#### SHORT TASK
Gather every line in the material below that contains the string "championship". Case counts.

#### EXTRACTED INFORMATION
***
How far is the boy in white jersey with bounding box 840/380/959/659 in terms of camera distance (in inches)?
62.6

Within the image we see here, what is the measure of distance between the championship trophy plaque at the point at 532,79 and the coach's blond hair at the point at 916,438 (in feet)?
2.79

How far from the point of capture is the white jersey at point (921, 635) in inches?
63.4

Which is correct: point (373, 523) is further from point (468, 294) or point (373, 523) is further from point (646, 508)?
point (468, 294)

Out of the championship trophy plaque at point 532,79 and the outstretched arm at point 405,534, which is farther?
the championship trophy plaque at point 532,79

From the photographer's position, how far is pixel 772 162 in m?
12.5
***
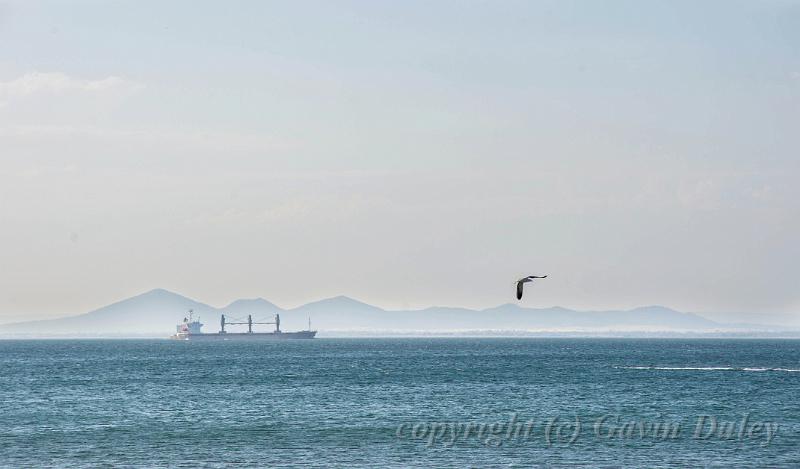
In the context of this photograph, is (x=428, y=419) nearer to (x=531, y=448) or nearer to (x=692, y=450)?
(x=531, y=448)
***
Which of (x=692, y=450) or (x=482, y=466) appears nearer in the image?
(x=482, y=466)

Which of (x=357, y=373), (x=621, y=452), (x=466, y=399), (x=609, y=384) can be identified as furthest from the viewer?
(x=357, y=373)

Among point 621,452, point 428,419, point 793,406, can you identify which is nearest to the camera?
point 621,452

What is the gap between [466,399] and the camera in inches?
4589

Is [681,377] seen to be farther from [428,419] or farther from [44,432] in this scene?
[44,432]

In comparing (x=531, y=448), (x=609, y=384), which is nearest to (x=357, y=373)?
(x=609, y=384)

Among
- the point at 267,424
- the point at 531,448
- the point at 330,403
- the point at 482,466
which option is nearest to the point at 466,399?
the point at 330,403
***
#### SOLUTION TO THIS PROBLEM
Within the image we see here, what is the measure of distance between the championship trophy plaque at the point at 532,79 and the coach's blond hair at the point at 916,438 (in feet)?
Out of the championship trophy plaque at point 532,79 and the outstretched arm at point 405,534, which is farther?
the championship trophy plaque at point 532,79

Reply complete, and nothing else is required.